## Instructions to follow
Filter the records below and copy every line containing the word "marking".

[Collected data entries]
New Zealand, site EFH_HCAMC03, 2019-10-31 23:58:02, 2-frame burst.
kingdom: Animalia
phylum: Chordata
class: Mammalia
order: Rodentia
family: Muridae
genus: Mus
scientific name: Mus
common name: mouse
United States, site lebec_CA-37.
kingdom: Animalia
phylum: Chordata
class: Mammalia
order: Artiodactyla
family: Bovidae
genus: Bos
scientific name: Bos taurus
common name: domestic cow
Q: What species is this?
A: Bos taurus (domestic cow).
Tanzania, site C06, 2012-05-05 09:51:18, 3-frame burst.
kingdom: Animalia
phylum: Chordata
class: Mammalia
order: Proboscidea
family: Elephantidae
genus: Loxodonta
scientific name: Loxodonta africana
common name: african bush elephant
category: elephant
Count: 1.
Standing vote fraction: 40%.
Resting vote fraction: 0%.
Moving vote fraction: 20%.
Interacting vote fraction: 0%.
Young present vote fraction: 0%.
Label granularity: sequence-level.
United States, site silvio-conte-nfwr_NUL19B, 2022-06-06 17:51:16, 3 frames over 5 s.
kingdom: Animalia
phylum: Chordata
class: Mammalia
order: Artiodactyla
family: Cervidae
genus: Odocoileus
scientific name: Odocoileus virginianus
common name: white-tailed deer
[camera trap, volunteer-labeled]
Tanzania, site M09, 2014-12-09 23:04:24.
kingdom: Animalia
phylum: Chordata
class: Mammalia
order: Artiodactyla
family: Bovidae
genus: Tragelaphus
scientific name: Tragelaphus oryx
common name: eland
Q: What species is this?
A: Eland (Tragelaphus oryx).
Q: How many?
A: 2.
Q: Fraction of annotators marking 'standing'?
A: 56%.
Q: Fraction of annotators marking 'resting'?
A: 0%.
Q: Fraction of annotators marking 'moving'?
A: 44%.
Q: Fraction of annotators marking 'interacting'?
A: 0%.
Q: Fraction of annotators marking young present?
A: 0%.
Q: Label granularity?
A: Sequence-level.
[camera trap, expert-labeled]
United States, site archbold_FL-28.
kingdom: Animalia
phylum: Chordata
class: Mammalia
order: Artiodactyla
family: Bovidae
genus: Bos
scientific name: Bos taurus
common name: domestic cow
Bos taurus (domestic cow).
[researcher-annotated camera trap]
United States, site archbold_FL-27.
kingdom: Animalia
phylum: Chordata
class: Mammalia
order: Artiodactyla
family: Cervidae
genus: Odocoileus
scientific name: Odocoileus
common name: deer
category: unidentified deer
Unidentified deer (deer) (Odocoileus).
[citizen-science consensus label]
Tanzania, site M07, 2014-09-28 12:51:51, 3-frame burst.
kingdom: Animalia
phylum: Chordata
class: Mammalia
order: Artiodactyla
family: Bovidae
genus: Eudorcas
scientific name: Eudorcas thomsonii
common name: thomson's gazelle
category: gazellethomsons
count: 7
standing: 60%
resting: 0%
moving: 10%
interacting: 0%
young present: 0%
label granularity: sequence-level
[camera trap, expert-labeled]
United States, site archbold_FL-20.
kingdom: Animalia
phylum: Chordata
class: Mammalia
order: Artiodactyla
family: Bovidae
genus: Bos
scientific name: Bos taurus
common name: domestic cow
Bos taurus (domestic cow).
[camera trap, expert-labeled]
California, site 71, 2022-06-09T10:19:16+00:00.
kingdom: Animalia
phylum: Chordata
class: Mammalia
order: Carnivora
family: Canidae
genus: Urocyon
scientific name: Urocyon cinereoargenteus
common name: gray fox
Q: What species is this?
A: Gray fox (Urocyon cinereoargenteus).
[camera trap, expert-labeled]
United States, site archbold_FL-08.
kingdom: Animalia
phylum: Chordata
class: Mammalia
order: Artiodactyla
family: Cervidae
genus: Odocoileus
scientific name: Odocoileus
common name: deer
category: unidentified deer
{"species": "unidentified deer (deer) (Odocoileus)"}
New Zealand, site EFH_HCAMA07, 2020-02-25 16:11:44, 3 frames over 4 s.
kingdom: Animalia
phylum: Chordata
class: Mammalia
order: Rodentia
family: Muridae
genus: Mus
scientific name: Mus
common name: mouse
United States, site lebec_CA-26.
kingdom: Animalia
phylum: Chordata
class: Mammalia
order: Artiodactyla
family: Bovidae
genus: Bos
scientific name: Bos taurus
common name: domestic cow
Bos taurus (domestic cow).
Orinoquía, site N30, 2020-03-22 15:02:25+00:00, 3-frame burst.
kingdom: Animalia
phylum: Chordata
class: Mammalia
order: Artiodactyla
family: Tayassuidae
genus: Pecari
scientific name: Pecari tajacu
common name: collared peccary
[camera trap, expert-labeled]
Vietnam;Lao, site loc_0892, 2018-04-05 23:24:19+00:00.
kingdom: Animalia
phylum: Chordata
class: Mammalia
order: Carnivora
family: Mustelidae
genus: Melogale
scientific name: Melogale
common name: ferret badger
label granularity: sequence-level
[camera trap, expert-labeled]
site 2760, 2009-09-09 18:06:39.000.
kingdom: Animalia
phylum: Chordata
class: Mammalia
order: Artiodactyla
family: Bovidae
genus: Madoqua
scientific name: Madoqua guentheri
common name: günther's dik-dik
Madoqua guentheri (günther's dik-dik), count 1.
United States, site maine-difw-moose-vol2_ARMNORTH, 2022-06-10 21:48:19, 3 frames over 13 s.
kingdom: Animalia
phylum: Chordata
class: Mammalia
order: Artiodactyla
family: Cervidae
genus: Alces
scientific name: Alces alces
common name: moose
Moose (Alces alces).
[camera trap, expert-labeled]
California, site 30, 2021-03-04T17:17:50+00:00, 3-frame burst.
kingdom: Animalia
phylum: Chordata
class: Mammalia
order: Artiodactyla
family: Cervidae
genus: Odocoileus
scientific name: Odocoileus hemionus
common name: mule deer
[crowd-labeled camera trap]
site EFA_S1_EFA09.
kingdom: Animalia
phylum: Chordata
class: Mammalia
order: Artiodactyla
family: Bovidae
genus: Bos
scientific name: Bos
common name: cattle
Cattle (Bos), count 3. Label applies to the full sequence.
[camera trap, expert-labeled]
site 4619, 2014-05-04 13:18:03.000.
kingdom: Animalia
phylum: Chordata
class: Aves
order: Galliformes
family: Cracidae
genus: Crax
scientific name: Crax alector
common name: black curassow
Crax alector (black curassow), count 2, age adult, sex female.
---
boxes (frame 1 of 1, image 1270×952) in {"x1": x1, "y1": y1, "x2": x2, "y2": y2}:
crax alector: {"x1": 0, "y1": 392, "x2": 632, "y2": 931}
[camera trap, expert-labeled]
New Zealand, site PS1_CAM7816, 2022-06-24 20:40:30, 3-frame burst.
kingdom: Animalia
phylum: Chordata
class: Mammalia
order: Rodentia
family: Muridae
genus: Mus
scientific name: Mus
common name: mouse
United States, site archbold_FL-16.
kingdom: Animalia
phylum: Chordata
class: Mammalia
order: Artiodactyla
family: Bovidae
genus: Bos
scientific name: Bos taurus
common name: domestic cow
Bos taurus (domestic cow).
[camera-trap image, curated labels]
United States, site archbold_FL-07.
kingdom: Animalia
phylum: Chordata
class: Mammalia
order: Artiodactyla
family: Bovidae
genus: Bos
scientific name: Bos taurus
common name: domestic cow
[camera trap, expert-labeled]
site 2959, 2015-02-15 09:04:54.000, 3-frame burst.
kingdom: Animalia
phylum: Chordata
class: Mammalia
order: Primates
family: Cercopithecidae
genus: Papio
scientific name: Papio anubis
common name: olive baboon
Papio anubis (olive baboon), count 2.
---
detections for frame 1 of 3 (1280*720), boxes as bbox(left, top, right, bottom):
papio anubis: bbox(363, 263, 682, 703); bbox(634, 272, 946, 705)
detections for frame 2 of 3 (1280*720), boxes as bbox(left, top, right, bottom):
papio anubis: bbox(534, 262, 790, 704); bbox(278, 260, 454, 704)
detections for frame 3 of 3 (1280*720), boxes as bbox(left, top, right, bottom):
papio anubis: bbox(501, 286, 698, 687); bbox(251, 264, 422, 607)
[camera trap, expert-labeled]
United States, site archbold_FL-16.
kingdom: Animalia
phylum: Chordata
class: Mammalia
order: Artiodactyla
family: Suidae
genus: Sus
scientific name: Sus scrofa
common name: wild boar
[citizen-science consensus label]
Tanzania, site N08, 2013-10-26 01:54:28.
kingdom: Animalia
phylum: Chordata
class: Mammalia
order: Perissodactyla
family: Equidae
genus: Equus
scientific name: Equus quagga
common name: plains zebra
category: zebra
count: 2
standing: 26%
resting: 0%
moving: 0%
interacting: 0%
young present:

## Expected answer
Q: Fraction of annotators marking 'standing'?
Q: Fraction of annotators marking 'resting'?
Q: Fraction of annotators marking 'moving'?
Q: Fraction of annotators marking 'interacting'?
Q: Fraction of annotators marking young present?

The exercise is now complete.